The war-funding bill includes $5 billion to replenish disaster aid accounts, and money for Haitian earthquake relief and aid to U.S. allies in the fight against terror.

The war-funding measure has been kept relatively clean of add-ons that could draw GOP opposition — to the frustration of liberal Democrats such as Sen. Tom Harkin of Iowa, the top Senate sponsor of a $23 billion plan to help school districts avoid teacher layoffs as local revenues remain weak. Facing certain defeat, Harkin declined to offer the plan to the war-funding bill.

Thousands of people are set to begin losing jobless benefits when an extension of unemployment insurance expires next week. People who have been out of a job for more than six months will gradually lose eligibility for additional weeks of benefits that are fully financed by the federal government. The first six months of unemployment benefits would not be affected, since they are the responsibility of the states.

The cutoff of health insurance subsidies means that, starting next month the newly unemployed won’t be eligible for a 65 percent subsidy under the COBRA program. People currently receiving the subsidy would continue to get it until they’ve received six months of the benefit.

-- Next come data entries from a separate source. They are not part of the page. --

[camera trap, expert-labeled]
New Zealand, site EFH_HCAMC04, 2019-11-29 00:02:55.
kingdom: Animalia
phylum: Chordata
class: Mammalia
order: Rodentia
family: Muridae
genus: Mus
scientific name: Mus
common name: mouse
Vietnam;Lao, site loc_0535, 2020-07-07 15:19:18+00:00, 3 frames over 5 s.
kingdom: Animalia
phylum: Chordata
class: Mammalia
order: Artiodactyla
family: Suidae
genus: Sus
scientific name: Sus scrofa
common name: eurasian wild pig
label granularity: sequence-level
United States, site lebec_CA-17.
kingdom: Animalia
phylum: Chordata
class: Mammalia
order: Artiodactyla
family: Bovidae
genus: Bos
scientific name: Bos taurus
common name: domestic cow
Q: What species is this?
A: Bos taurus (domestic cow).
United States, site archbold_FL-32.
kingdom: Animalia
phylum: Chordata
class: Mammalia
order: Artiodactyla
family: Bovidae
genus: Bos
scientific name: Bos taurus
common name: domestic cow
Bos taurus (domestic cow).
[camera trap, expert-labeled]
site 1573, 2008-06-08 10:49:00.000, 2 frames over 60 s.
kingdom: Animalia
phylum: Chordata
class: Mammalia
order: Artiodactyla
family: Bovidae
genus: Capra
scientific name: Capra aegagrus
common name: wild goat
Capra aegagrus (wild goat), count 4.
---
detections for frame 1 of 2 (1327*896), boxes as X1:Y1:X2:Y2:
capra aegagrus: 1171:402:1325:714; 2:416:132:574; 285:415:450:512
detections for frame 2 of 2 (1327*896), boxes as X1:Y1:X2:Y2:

Democratic leaders had already cut the package of spending proposals and tax cuts Wednesday by about $50 billion to $143 billion. Friday’s action could eliminate at least $30 billion to $50 billion from the measure, depending on whether the Medicare doctor’s payment plan survives.

The tax cuts extended by the measure including a property tax deduction for people who don’t itemize, lucrative credits that help businesses finance research and develop new products, and a sales tax deduction that mainly helps people in states without income taxes.

But there are also a bevy of special interest tax perks, including tax breaks for biodiesal producers, domestic wool producers and NASCAR tracks.

The cost of the bill would be partially offset by tax increases on investment fund managers, oil companies and some international businesses. The tax increases total about $57 billion over the next decade. Changes giving underfunded pensions more time to improve their finances would raise $2 billion.